Q. And do you manage it?

A. More and more. But, I'm still very changeable. When people ask me what I'm like, I don't really know what to say. I'm a lot of different things and some are contradictory. One day I feel like a god and the next like rubbish. I'm continually like that, with such enormous ups and downs. But that happens because I'm an artist, maybe emotionally unbalanced, but an artist has got to be like that. You can't be creative from an average starting point. It's also that I'm trying to find myself with the romanticism and idealism that I can feel, but also, by being a dope. I've got every right to make mistakes; that's the way I learn.

Q. When you started as a bullfighter, you were a teenager. Do you think that a boy of sixteen is aware of what he's doing, what the stakes are and what he's getting himself into?

A. Maybe not, but it makes you grow up fast. What I'm not sure about now is whether it's good to grow up out of necessity. But those are the questions I ask myself when I feel I should stop and be on my own. I needed to get into the world of bullfighting because I desperately needed money. Children are very cruel. All my friends had one thing or another, and I didn't have anything.

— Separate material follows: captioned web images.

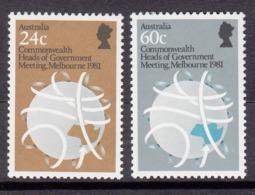 Australia MNH Michel Nr 770/71 From 1981 / Catw 1.30 EUR - 1980-89 Elizabeth II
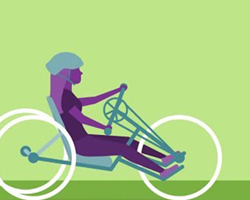 Illustration of a disabled girl riding a custom-made bicycle.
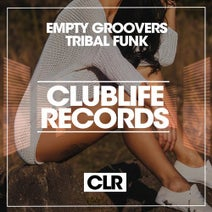 Empty Groovers - Tribal Funk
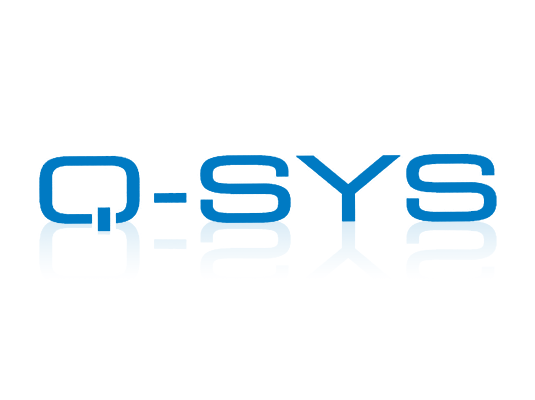 q-sys.png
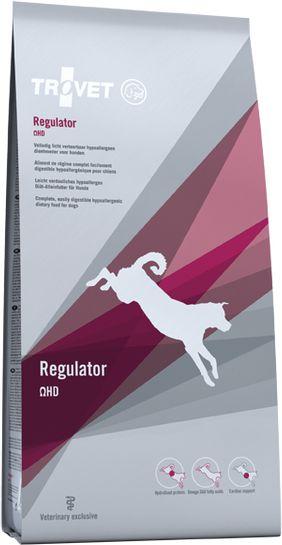 TROVET Regulator OHD - 12.5 kg barība suņiem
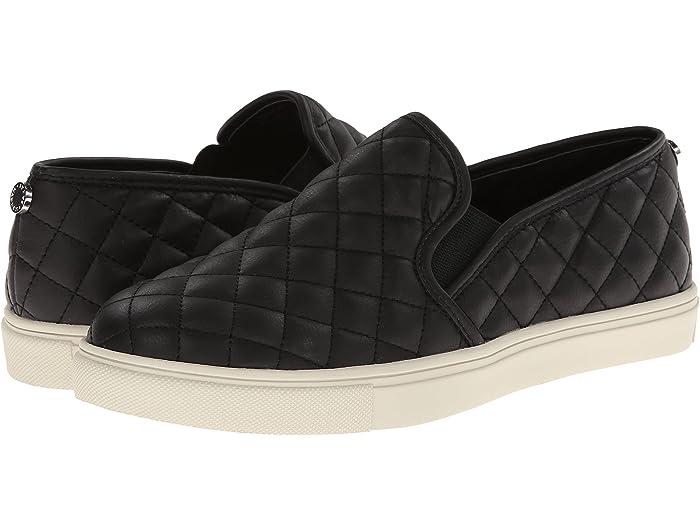 Steve Madden Ecentrcq Sneaker | Zappos.com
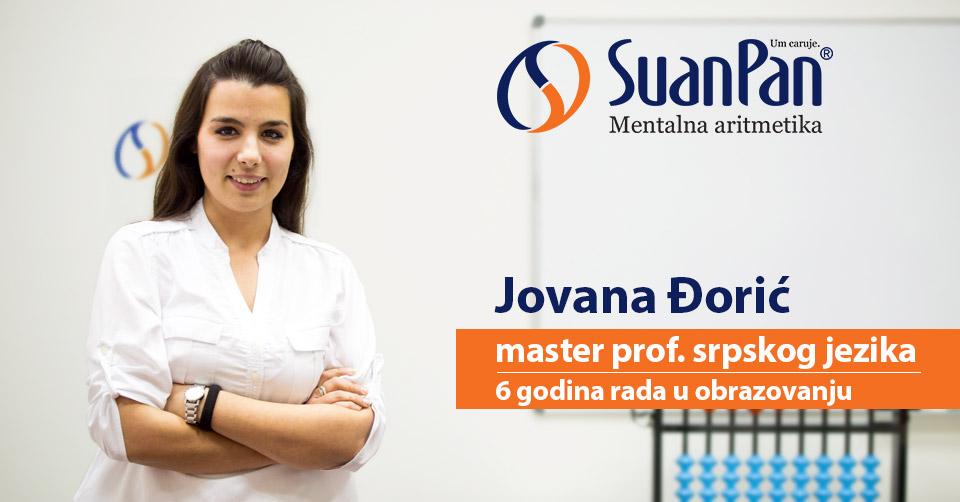 Predavač mentalne aritmetike Jovana Đorić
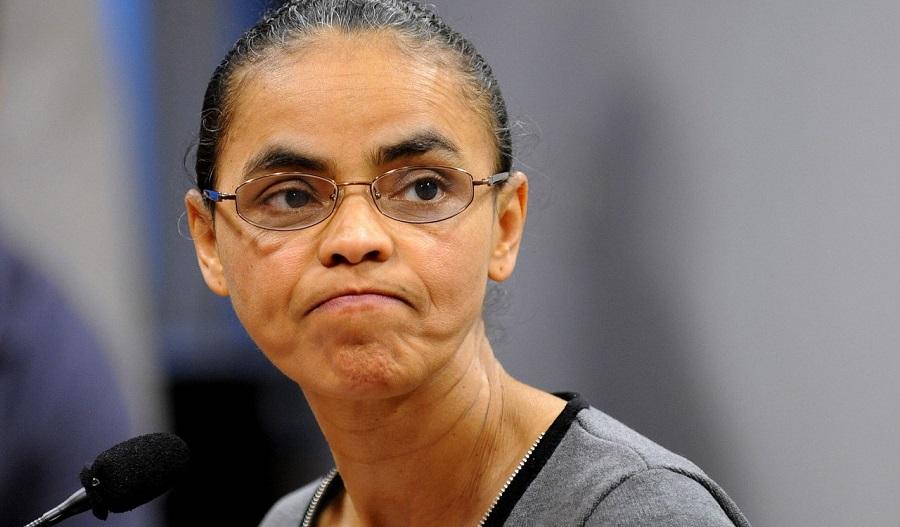 Marina esquece o Acre e declara apoio a candidato do PSB ao governo do Rio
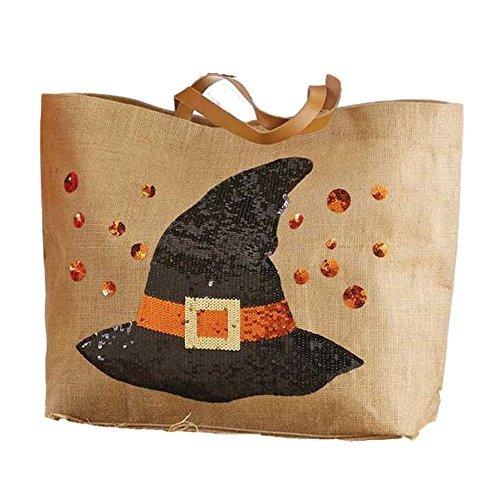Mud Pie Halloween Dazzle Sequin XL Tote Bag (Witch's Hat) by Mud Pie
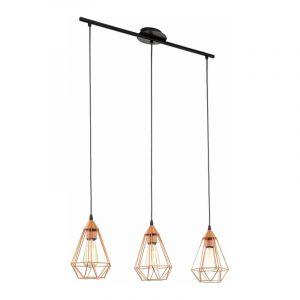 Eglo Hanglamp Tarbes Zwart 94195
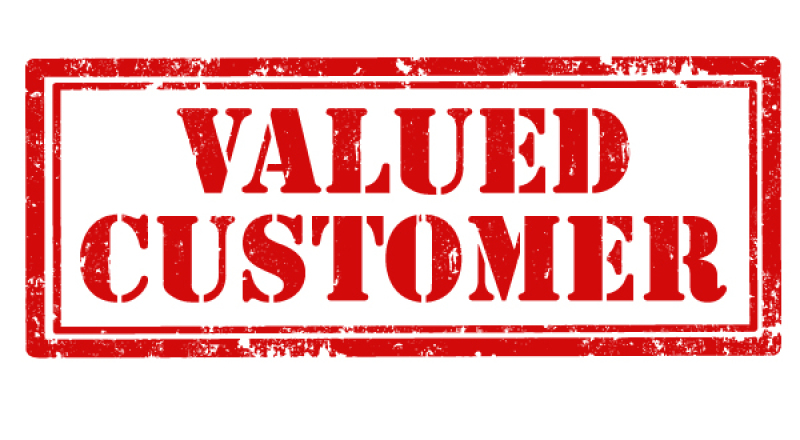 Valued Customers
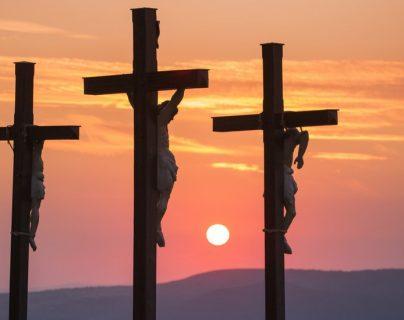 Qué ocurrió con la cruz en la que murió Jesús (¿y fue realmente hallada?)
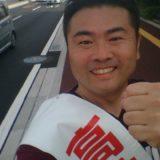 岡山マラソンに備えて、今日もジョギング。国道30号線沿いを6km走りましたが、とにかく暑い(>_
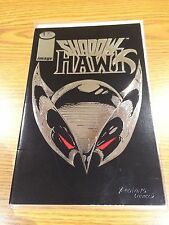 SHADOW HAWK #1 Valentino Liefeld  (Image Comics) * 1992 Embossed Silver Cover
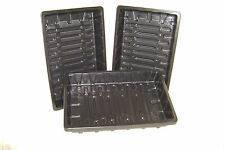 2 TO 20  HEAVYWEIGHT F/ SIZE SEED TRAYS NO HOLES- SEEDS-PROPAGATION-GRAVEL TRAYS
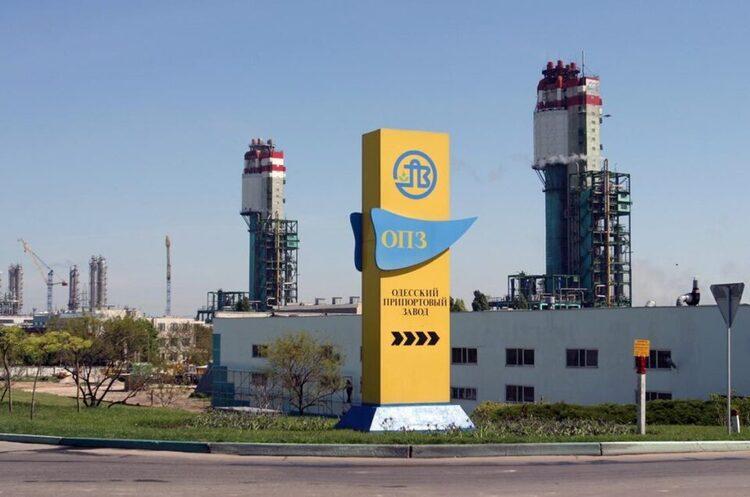 Кабмін хоче продати Одеський припортовий завод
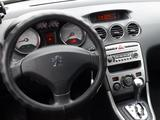 Peugeot 308 2008 года за 2 800 000 тг. в Алматы – фото 4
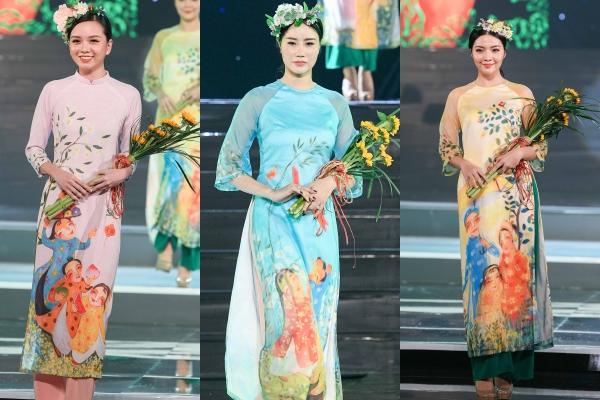BST Áo dài của Ngọc Hân mang tên Ý xuân. Những nét vẽ trên tà áo được thực hiện bởi họa sĩ Phạm Trinh.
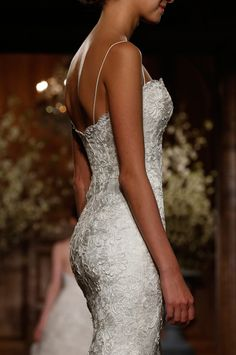 Romona Keveza Spring 2014 Bridal Couture Collection  by Belle The Magazine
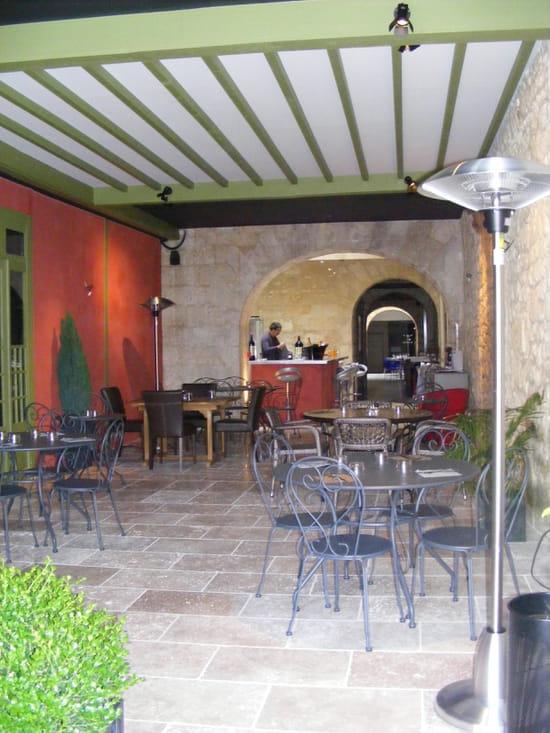 L'Atelier de Franck  - La terrasse -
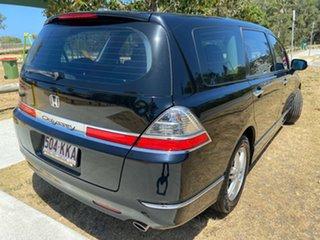 2007 Honda Odyssey 3rd Gen MY07 Black 5 Speed Automatic Wagon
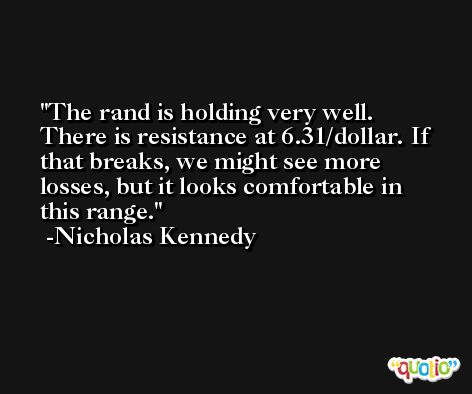 The rand is holding very well. There is resistance at 6.31/dollar. If that breaks, we might see more losses, but it looks comfortable in this range. -Nicholas Kennedy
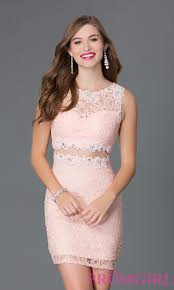 lace cocktail dress homecoming dress promgirl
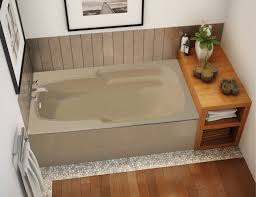 Maax Bathtubs Home Depot by Bathtubs Home Depot Is Awesome U2014 Liberty Interior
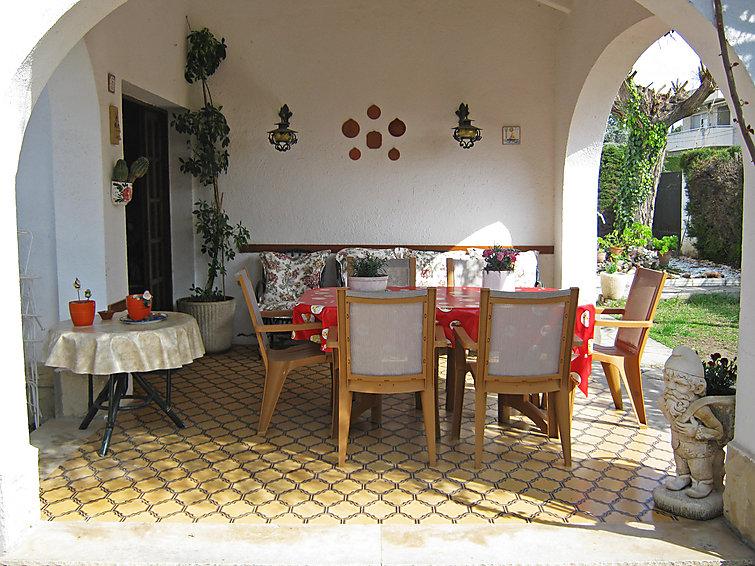 Дом Vilafortuny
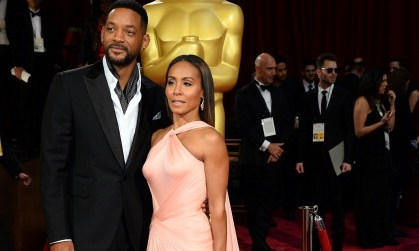 will-smith-jada-pinkett-smith-2014-getty-wphi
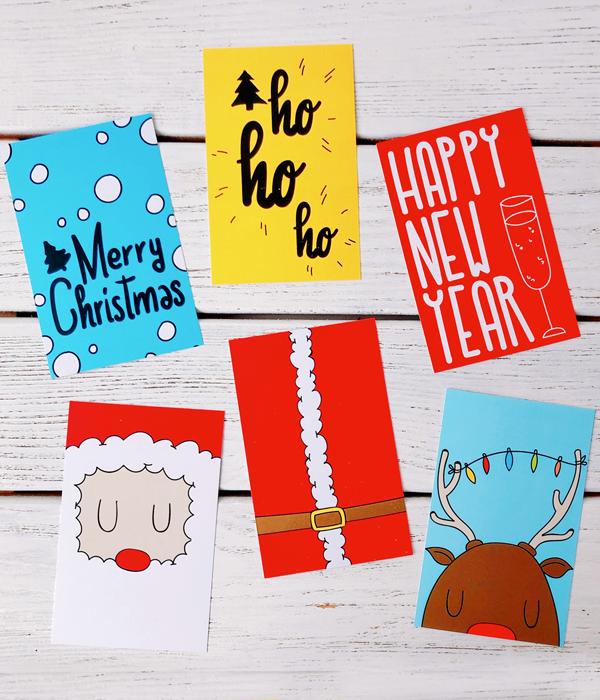 Новогодние мини-открытки (набор 6 шт.)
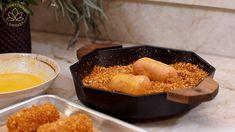 Korean Cheese Katsu Recipe & Video - Seonkyoung Longest Pork Cutlets, Pork Loin, Katsu Recipes, Tonkatsu Sauce, Seonkyoung Longest, Air Fry Recipes, Panko Bread Crumbs, Miso Soup, Cabbage Salad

Bulls have given me what my parents couldn't.

Q. When you came out of the Bullfighting School, your adoptive father said to you "Let's go for the hundred million (pesetas). You replied "No, for the five hundred million" Were they difficult to earn?

A. Yes, very much so. But I earned them, and a few more; enough to buy four ranches and be the owner of over a thousand head of cattle. Well, I'm not the only owner; I have half shares with my adoptive parents, Enrique and Adela. Now I can feel confident that my family will never want for anything and that I can have my own family someday. And when I retire, I'll be able to live as a cattle rancher in touch with Nature, which is the most marvellous thing in the world.

Q. As far as the ranches and the Mercedes are concerned, you have followed the bullfighters' tradition, but as for the rest, you're rather atypical. You're not even religious.

A. Believe in God..Yes, I believe, although I believe in the Catholic God because I was born here. If I'd been born some place else, God would be Allah or Buddha. I don't pray before a bullfight. Afterwards, in the shower, I give thanks for everyone having come out of it alright.

Q. At a Press Bullfight you preferred to dedicate a bull to your colleague El Bote, who was in hospital recovering from a goring, rather than to the king.

A. Of course, El Bote is a friend of mine. And the king may be the king, but he doesn't come before a friend.

Q. Has Time softened the rebellious streak?

A. A little, yes. That's normal. And I know that in spite of all the bad things that life has put me through, like when my mother abandoned me when I was three years old, I am fortunate. I have my health, a family that puts feelings before everything else; it's a family that I chose, like you choose your friends, because I wanted to be their son when I was eleven, when my father died; and they adopted me because they loved me. I have a creative job and am well-paid for it. But, above all, I know that if I had to start again from scratch, I would have enough of what it takes to get on alright. Yes, I'm very lucky.